---------- Given records
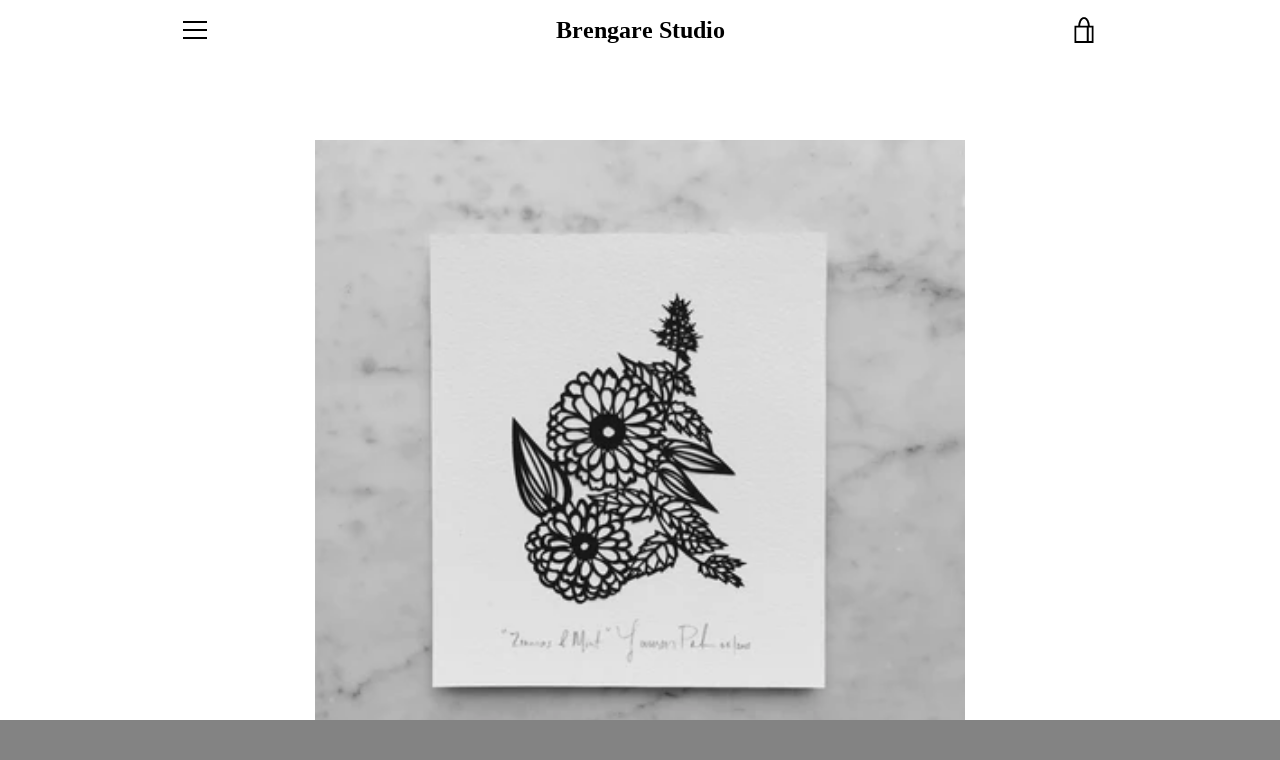

--- FILE ---
content_type: text/javascript
request_url: https://www.brengarestudio.com/cdn/shop/t/14/assets/custom.js?v=101612360477050417211520031060
body_size: -701
content:
//# sourceMappingURL=/cdn/shop/t/14/assets/custom.js.map?v=101612360477050417211520031060
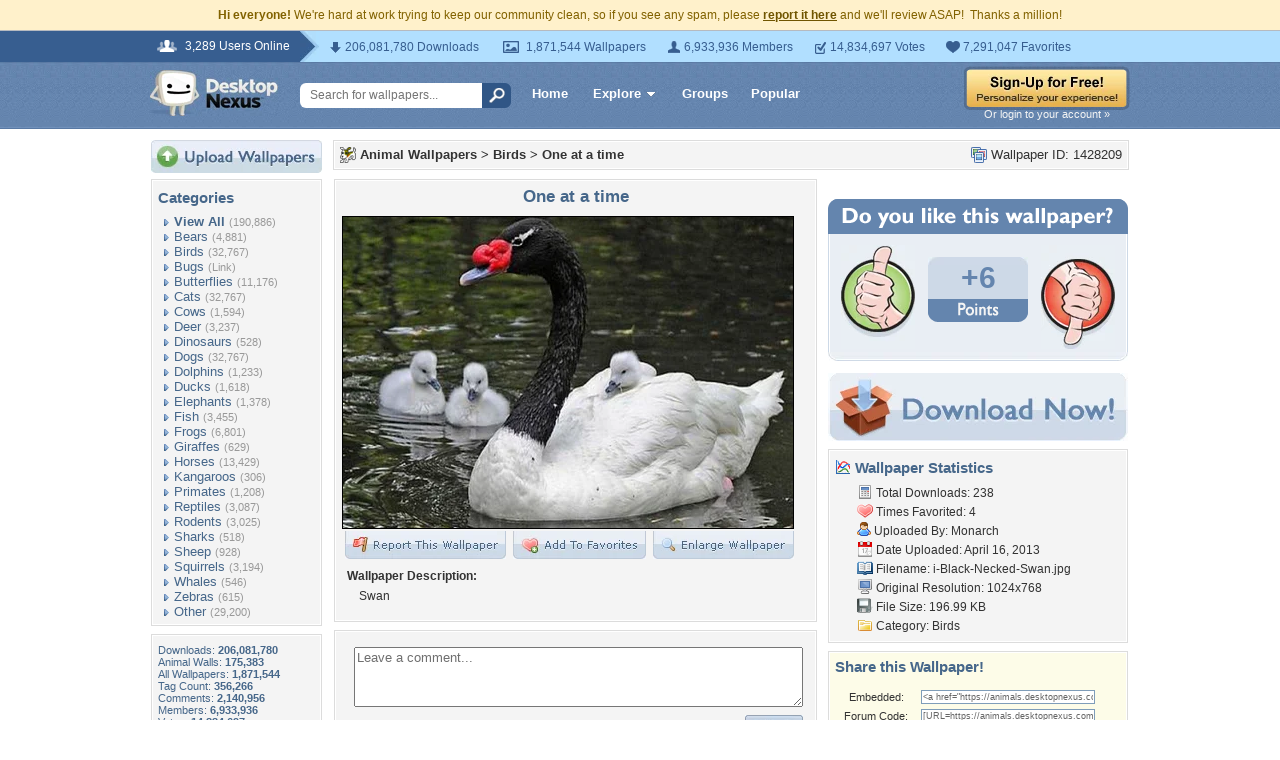

--- FILE ---
content_type: text/html; charset=utf-8
request_url: https://www.google.com/recaptcha/api2/aframe
body_size: 268
content:
<!DOCTYPE HTML><html><head><meta http-equiv="content-type" content="text/html; charset=UTF-8"></head><body><script nonce="21bVdpWlFDWlaJTZ4stIHQ">/** Anti-fraud and anti-abuse applications only. See google.com/recaptcha */ try{var clients={'sodar':'https://pagead2.googlesyndication.com/pagead/sodar?'};window.addEventListener("message",function(a){try{if(a.source===window.parent){var b=JSON.parse(a.data);var c=clients[b['id']];if(c){var d=document.createElement('img');d.src=c+b['params']+'&rc='+(localStorage.getItem("rc::a")?sessionStorage.getItem("rc::b"):"");window.document.body.appendChild(d);sessionStorage.setItem("rc::e",parseInt(sessionStorage.getItem("rc::e")||0)+1);localStorage.setItem("rc::h",'1768989739656');}}}catch(b){}});window.parent.postMessage("_grecaptcha_ready", "*");}catch(b){}</script></body></html>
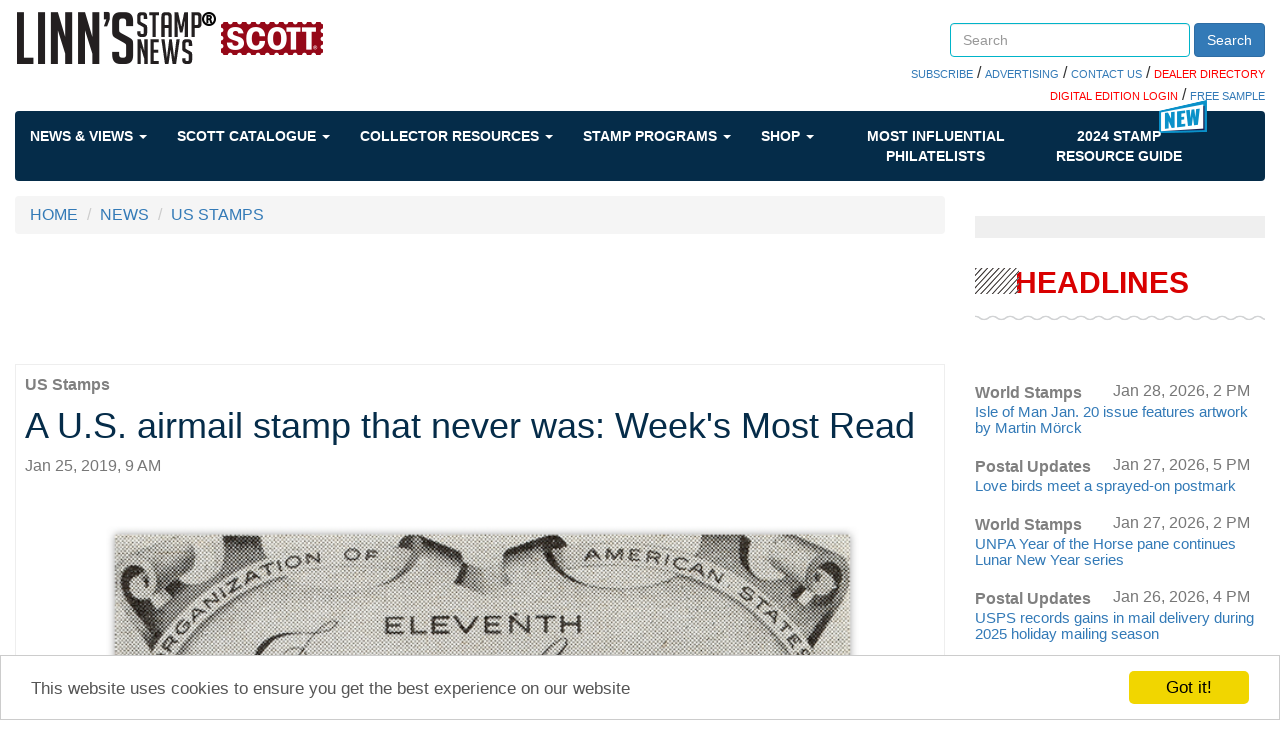

--- FILE ---
content_type: text/html; charset=utf-8
request_url: https://www.google.com/recaptcha/api2/aframe
body_size: 268
content:
<!DOCTYPE HTML><html><head><meta http-equiv="content-type" content="text/html; charset=UTF-8"></head><body><script nonce="0_x-wz_XcB9YUpbj1otRxg">/** Anti-fraud and anti-abuse applications only. See google.com/recaptcha */ try{var clients={'sodar':'https://pagead2.googlesyndication.com/pagead/sodar?'};window.addEventListener("message",function(a){try{if(a.source===window.parent){var b=JSON.parse(a.data);var c=clients[b['id']];if(c){var d=document.createElement('img');d.src=c+b['params']+'&rc='+(localStorage.getItem("rc::a")?sessionStorage.getItem("rc::b"):"");window.document.body.appendChild(d);sessionStorage.setItem("rc::e",parseInt(sessionStorage.getItem("rc::e")||0)+1);localStorage.setItem("rc::h",'1769746122310');}}}catch(b){}});window.parent.postMessage("_grecaptcha_ready", "*");}catch(b){}</script></body></html>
--------------------
Every line above should be retyped exactly; the pictures do not belong in the copy.

Response for this exercise:
--- FILE ---
content_type: text/javascript
request_url: https://www.brengarestudio.com/cdn/shop/t/14/assets/custom.js?v=101612360477050417211520031060
body_size: -701
content:
//# sourceMappingURL=/cdn/shop/t/14/assets/custom.js.map?v=101612360477050417211520031060

--- FILE ---
content_type: text/html; charset=utf-8
request_url: https://www.google.com/recaptcha/api2/aframe
body_size: 268
content:
<!DOCTYPE HTML><html><head><meta http-equiv="content-type" content="text/html; charset=UTF-8"></head><body><script nonce="21bVdpWlFDWlaJTZ4stIHQ">/** Anti-fraud and anti-abuse applications only. See google.com/recaptcha */ try{var clients={'sodar':'https://pagead2.googlesyndication.com/pagead/sodar?'};window.addEventListener("message",function(a){try{if(a.source===window.parent){var b=JSON.parse(a.data);var c=clients[b['id']];if(c){var d=document.createElement('img');d.src=c+b['params']+'&rc='+(localStorage.getItem("rc::a")?sessionStorage.getItem("rc::b"):"");window.document.body.appendChild(d);sessionStorage.setItem("rc::e",parseInt(sessionStorage.getItem("rc::e")||0)+1);localStorage.setItem("rc::h",'1768989739656');}}}catch(b){}});window.parent.postMessage("_grecaptcha_ready", "*");}catch(b){}</script></body></html>

--- FILE ---
content_type: text/html; charset=utf-8
request_url: https://www.google.com/recaptcha/api2/aframe
body_size: 268
content:
<!DOCTYPE HTML><html><head><meta http-equiv="content-type" content="text/html; charset=UTF-8"></head><body><script nonce="0_x-wz_XcB9YUpbj1otRxg">/** Anti-fraud and anti-abuse applications only. See google.com/recaptcha */ try{var clients={'sodar':'https://pagead2.googlesyndication.com/pagead/sodar?'};window.addEventListener("message",function(a){try{if(a.source===window.parent){var b=JSON.parse(a.data);var c=clients[b['id']];if(c){var d=document.createElement('img');d.src=c+b['params']+'&rc='+(localStorage.getItem("rc::a")?sessionStorage.getItem("rc::b"):"");window.document.body.appendChild(d);sessionStorage.setItem("rc::e",parseInt(sessionStorage.getItem("rc::e")||0)+1);localStorage.setItem("rc::h",'1769746122310');}}}catch(b){}});window.parent.postMessage("_grecaptcha_ready", "*");}catch(b){}</script></body></html>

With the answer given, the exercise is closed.